[SOURCE DOCUMENT Boundary: Start]
Consulting

Results 1 to 6 of 6

Thread: List all capitalized word from documents

  1. #1
    VBAX Newbie
    Joined
    Jan 2016
    Posts
    3
    Location

    Exclamation List all capitalized word from documents

    I found this vba-code on net and I've tried to adjust so it only search for words with capitalized first letter. My problem is that I don't even can get it to list all words so it match case from the orginal documents.

    I have tried to
    SingleWord = Trim(LCase(aWord))
    with
    SingleWord = Trim(aWord)
    Is there anyone who can help me with this issue?

    Here is the code;


    Option Explicit
    
    
    
    Function GetFolder(Optional Title As String = "Select a Folder", Optional RootFolder As Variant) As String
     On Error Resume Next
     GetFolder = CreateObject("Shell.Application").BrowseForFolder(0, Title, 0, RootFolder).Items.Item.Path
     End Function
    
    
    Sub LoopAll()
[SOURCE DOCUMENT Boundary: End]
[DATA BELOW Boundary: Start]
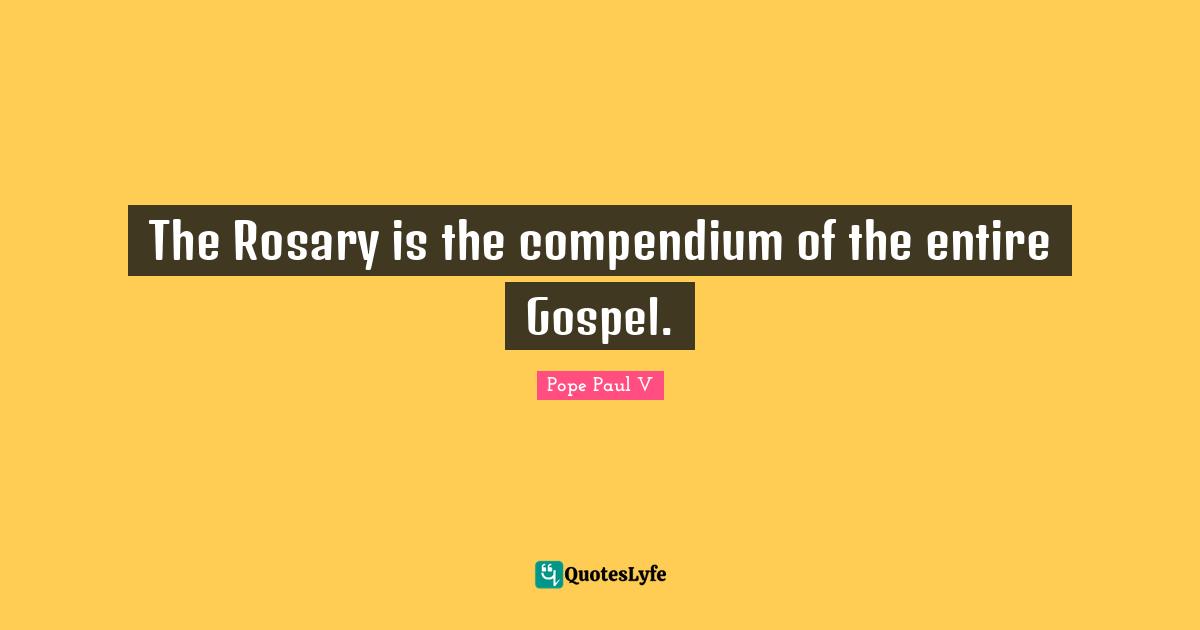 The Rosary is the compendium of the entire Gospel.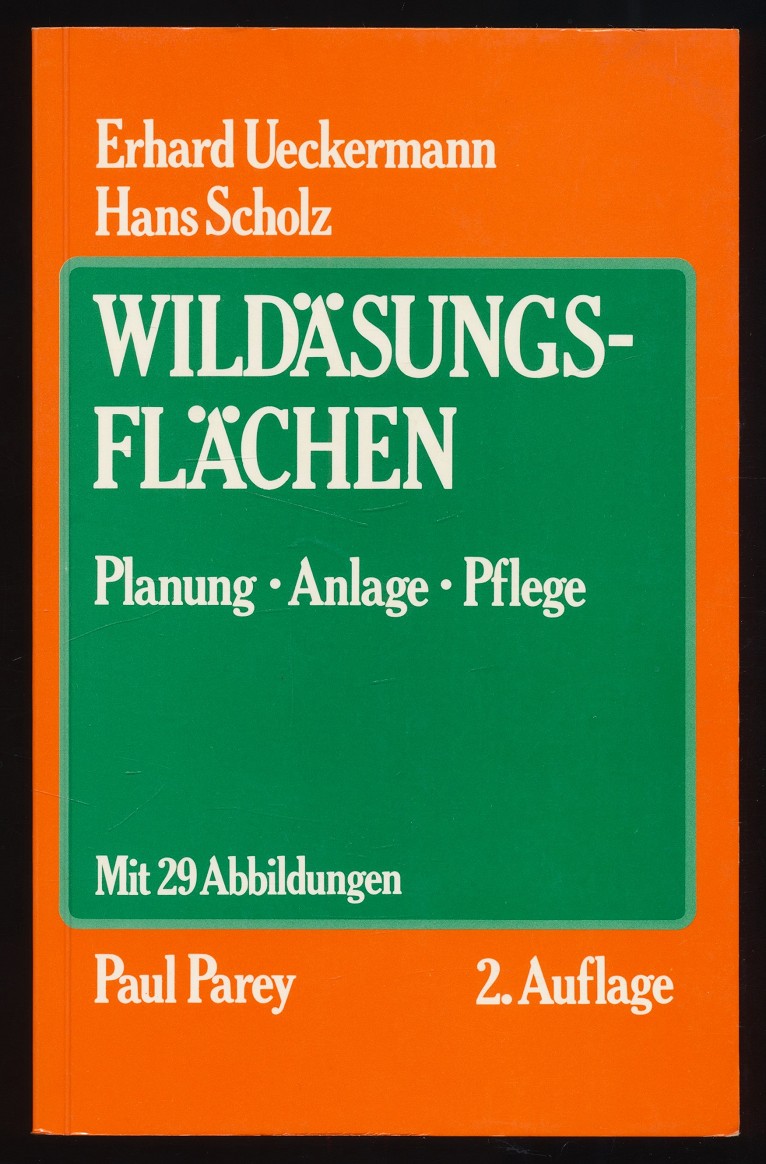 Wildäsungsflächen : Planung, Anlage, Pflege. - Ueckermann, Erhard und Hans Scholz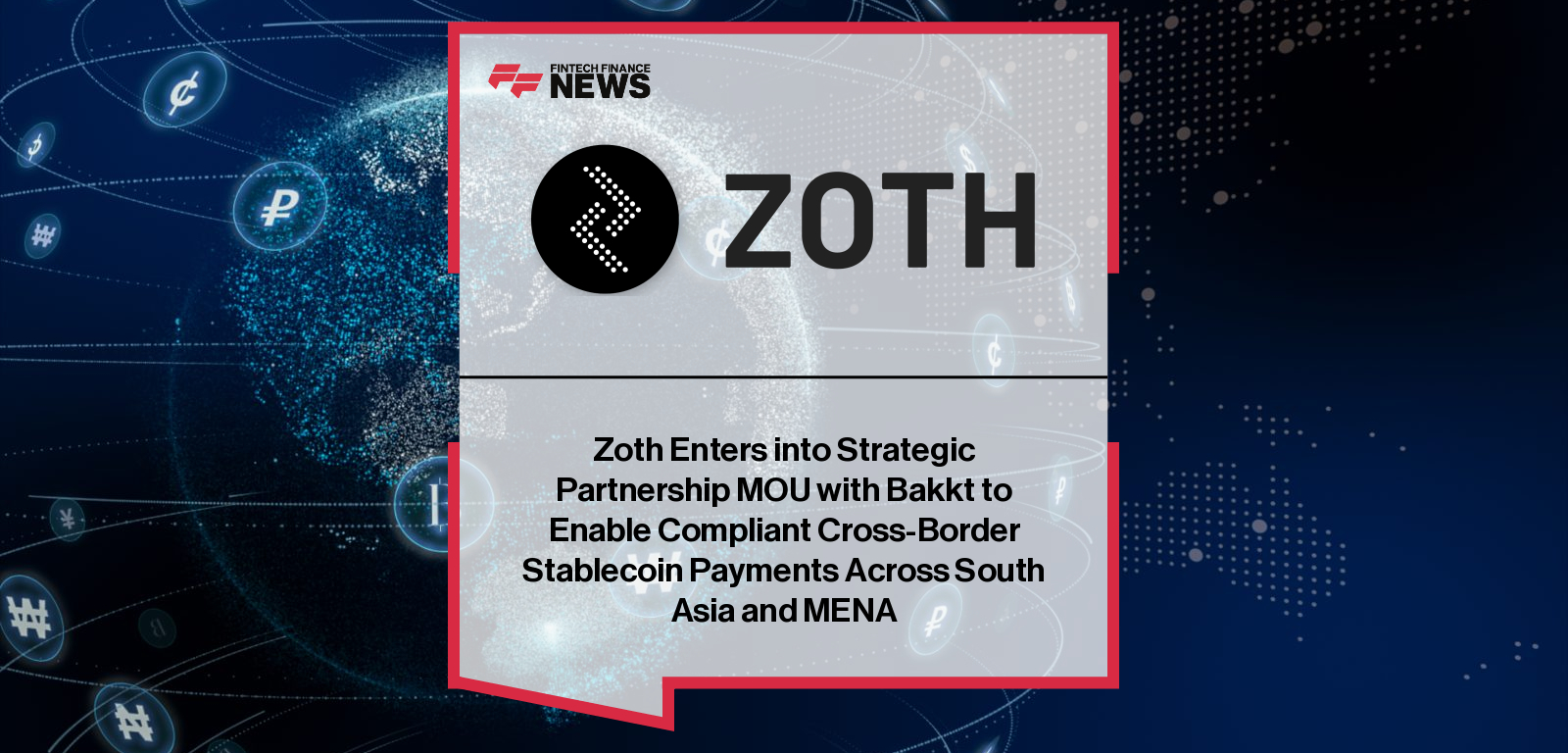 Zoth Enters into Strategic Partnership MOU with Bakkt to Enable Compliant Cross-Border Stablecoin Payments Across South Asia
[DATA BELOW Boundary: End]
Reproduce the part of the forum thread that starts at "I found this" and ends at "SingleWord = Trim(aWord)".

I found this vba-code on net and I've tried to adjust so it only search for words with capitalized first letter. My problem is that I don't even can get it to list all words so it match case from the orginal documents.

    I have tried to
    SingleWord = Trim(LCase(aWord))
    with
    SingleWord = Trim(aWord)